# iPad Bloqué



## Black Ghost (2 Mars 2014)

BonJour, aujourd'hui, je rencontre un gros soucis. 

En effet, j'ai voulu Jailbreaké l'iPad de ma mère. Donc, je sauvegarde l'iPad, je vais pour le restaurer, et là, au moment où la restauration commence, la restauration commence mais blowue très vite, sois dès le début, sois vers la moitié. Plus aucun mouvement. 

J'ai essayé de télécharger un Firmware via Internet pensant que le logiciel Apple était endomagé, mais pareil... 

Que faite ? Que se passe-t-il ? 

Merci d'avance...


----------



## Deleted member 284611 (5 Mars 2014)

Voilà se qui se passe quand on joue... Retour Apple...


----------



## Maestro31 (5 Mars 2014)

Avant de l'envoyer en SAV, redémarre en mode de récupération, éteint complètement l'appareil, reste sur le bouton principal maintenu et connecte ton câble d'alimentation qui doit être lié à ton ordinateur. Quand tu vois le logo Itunes, tu peux arrêter de maintenir le bouton. Itunes sur ton ordinateur devrait reconnaitre ton Ipad en mode de récupération et te proposer de le restaurer.


----------

- LES CONSIGNES -
**a)** Recopiez le passage de la discussion sur l'iPad bloqué, de « Avant de l'envoyer » à « de le restaurer. ».
**b)** Dans la discussion sur l'iPad bloqué, à quel moment Maestro31 indique-t-il qu'on peut relâcher le bouton principal ?

[Entrées de données extraites]
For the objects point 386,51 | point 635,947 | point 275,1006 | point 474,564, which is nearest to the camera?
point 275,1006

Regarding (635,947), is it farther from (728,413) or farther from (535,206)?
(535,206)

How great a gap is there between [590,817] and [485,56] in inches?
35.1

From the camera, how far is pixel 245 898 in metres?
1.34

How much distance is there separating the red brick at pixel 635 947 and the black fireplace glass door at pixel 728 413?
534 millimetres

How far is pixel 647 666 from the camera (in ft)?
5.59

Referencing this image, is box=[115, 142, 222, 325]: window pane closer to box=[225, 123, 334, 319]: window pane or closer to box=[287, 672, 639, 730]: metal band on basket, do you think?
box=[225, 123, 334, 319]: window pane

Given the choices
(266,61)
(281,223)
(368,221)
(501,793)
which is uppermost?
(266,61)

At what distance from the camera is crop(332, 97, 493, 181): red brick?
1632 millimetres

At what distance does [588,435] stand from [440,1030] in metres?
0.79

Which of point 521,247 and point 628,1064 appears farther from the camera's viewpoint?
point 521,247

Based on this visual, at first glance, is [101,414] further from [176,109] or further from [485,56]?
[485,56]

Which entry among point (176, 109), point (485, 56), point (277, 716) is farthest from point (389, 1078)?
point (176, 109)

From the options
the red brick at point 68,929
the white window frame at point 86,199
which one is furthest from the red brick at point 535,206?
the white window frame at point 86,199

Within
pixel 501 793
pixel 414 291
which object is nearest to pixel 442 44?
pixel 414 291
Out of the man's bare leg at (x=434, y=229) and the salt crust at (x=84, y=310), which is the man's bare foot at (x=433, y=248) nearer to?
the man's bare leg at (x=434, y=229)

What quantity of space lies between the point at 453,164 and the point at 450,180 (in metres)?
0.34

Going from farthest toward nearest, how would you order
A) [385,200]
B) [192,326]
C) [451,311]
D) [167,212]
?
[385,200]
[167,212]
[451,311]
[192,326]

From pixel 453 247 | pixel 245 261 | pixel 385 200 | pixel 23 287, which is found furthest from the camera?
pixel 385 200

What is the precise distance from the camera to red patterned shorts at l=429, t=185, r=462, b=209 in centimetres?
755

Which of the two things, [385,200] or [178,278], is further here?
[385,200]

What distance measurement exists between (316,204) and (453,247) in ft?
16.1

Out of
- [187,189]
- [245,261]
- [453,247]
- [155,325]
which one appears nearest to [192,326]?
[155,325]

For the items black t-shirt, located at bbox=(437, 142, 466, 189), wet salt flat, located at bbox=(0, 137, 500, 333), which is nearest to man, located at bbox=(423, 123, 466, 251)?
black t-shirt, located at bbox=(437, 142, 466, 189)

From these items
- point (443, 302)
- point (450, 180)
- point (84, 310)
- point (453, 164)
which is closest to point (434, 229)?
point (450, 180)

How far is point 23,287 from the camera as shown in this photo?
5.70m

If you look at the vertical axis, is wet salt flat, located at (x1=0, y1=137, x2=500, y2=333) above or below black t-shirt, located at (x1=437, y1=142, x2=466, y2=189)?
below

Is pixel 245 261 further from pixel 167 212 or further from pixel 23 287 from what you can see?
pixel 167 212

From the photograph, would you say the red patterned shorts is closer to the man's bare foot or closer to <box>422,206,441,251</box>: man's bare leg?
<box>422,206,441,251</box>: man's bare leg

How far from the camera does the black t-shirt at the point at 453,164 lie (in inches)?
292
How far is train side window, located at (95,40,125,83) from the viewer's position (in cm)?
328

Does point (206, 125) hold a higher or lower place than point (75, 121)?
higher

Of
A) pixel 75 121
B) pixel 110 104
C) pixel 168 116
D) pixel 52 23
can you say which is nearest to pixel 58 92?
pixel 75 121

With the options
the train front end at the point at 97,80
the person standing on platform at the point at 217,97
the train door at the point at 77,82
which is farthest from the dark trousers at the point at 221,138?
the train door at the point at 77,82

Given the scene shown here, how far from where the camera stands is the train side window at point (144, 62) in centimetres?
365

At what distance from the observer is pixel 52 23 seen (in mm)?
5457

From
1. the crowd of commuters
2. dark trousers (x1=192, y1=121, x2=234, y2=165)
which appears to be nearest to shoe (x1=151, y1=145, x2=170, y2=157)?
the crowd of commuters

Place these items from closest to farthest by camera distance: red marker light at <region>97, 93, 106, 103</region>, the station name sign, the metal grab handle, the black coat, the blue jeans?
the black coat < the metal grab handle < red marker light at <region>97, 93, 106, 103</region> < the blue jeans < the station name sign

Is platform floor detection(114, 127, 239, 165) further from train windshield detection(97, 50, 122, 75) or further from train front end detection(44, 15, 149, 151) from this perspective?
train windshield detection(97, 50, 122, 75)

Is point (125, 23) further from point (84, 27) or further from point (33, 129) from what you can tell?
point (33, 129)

- LISTE DES SOLUTIONS -
**a)**
Avant de l'envoyer en SAV, redémarre en mode de récupération, éteint complètement l'appareil, reste sur le bouton principal maintenu et connecte ton câble d'alimentation qui doit être lié à ton ordinateur. Quand tu vois le logo Itunes, tu peux arrêter de maintenir le bouton. Itunes sur ton ordinateur devrait reconnaitre ton Ipad en mode de récupération et te proposer de le restaurer.

**b)** Quand le logo Itunes apparaît à l'écran.